L’LCA dei molluschi bivalvi in acquacoltura comprende diverse fasi, ognuna caratterizzata da un contributo specifico all’impronta di carbonio:
● Produzione dei giovanili: in alcuni allevamenti vi è una fase di produzione in schiuditoi (hatchery). Questa fase richiede energia per il funzionamento delle strutture. In molti casi, l’uso degli schiuditoi viene evitato utilizzando giovanili raccolti direttamente dalle aree di riproduzione naturale (aree di nursery).
● Fase di allevamento: le emissioni sono principalmente legate al consumo energetico per la raccolta e la lavorazione dei molluschi. La raccolta richiede carburante per le imbarcazioni, mentre la lavorazione comporta energia per pulizia, confezionamento e refrigerazione.
● Distribuzione e consumo: il trasporto dei prodotti finiti verso i mercati e lo smaltimento degli imballaggi contribuiscono all’impronta di carbonio complessiva.
Conoscere meglio l’impronta di carbonio e la LCA (Life Cycle Assessment)
La valutazione dell’impronta di carbonio dell’acquacoltura marina dei molluschi bivalvi richiede certamente una stima accurata delle emissioni di CO₂ associate ai beni capitali e alle attività di allevamento. Tuttavia, in questo caso è importante considerare anche il bilancio metabolico di CO₂ delle specie allevate (Alvarez-Salgado et al., 2022). Anche le condizioni ambientali sito-specifiche e i metodi di coltivazione influenzano in modo significativo le stime.
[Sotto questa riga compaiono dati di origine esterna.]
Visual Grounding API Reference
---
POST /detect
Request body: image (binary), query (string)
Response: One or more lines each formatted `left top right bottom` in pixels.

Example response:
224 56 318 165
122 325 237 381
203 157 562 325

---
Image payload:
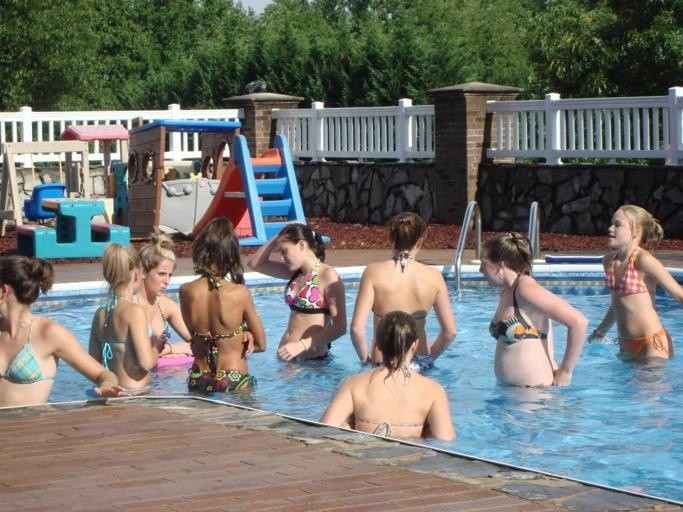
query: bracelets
593 327 605 339
299 337 309 353
168 342 173 354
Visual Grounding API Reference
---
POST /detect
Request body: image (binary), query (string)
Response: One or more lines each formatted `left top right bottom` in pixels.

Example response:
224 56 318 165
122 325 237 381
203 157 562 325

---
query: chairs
24 183 66 220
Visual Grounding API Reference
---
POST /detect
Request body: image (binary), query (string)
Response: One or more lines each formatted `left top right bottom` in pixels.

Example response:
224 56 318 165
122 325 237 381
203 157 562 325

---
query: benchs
17 220 130 257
Numerosi studi hanno dimostrato che l’acquacoltura dei molluschi bivalvi presenta un’impronta di carbonio significativamente più bassa rispetto ad altre produzioni animali, come l’allevamento bovino o suino. Ciò è dovuto principalmente al fatto che i molluschi bivalvi sono organismi a crescita rapida e con bassi fabbisogni energetici, poiché si nutrono principalmente filtrando l’acqua marina (Crawford et al., 2003; Dumbauld et al., 2009).
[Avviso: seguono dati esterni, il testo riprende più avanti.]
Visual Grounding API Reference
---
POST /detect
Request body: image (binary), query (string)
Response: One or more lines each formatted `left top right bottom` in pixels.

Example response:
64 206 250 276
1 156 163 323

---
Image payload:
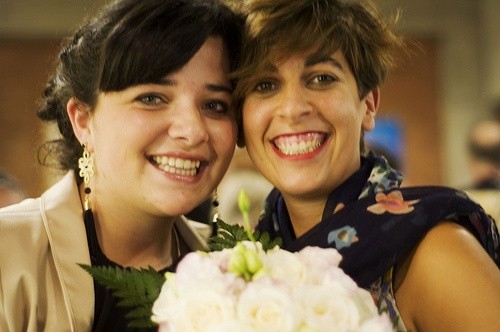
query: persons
0 0 239 332
221 0 500 332
446 119 500 190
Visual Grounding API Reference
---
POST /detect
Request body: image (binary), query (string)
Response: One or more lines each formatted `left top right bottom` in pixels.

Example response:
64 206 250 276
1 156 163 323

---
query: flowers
75 188 396 332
La capacità dei molluschi bivalvi di sequestrare carbonio è inoltre oggetto di crescente interesse scientifico. Attraverso il processo di filtrazione, questi organismi assimilano carbonato di calcio dall’acqua di mare per formare i loro gusci. Questo carbonato di calcio, una volta depositato sul fondale marino alla morte dell’organismo, può rimanere sequestrato per migliaia di anni, contribuendo così alla riduzione della concentrazione di anidride carbonica atmosferica.
Meccanismi di sequestro del carbonio:
● Biomineralizzazione: la formazione del guscio rappresenta il principale processo attraverso cui i molluschi bivalvi sequestrano carbonio.
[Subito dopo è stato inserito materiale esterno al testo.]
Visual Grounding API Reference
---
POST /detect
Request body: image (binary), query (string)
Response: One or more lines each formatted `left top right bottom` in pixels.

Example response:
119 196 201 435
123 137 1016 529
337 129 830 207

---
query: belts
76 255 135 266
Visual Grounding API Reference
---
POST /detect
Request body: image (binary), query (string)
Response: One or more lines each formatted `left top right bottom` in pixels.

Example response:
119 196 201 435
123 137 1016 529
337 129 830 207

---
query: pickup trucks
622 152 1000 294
● Sedimentazione: alla morte dell’organismo, i gusci si depositano sul fondo marino, contribuendo alla formazione di banchi calcarei e sedimenti.
Fattori che influenzano il sequestro del carbonio:
● Specie: specie diverse presentano tassi di crescita e calcificazione differenti, influenzando la quantità di carbonio sequestrato.
● Condizioni ambientali: temperatura, salinità, disponibilità di cibo e altri fattori ambientali incidono sulla crescita e sulla calcificazione.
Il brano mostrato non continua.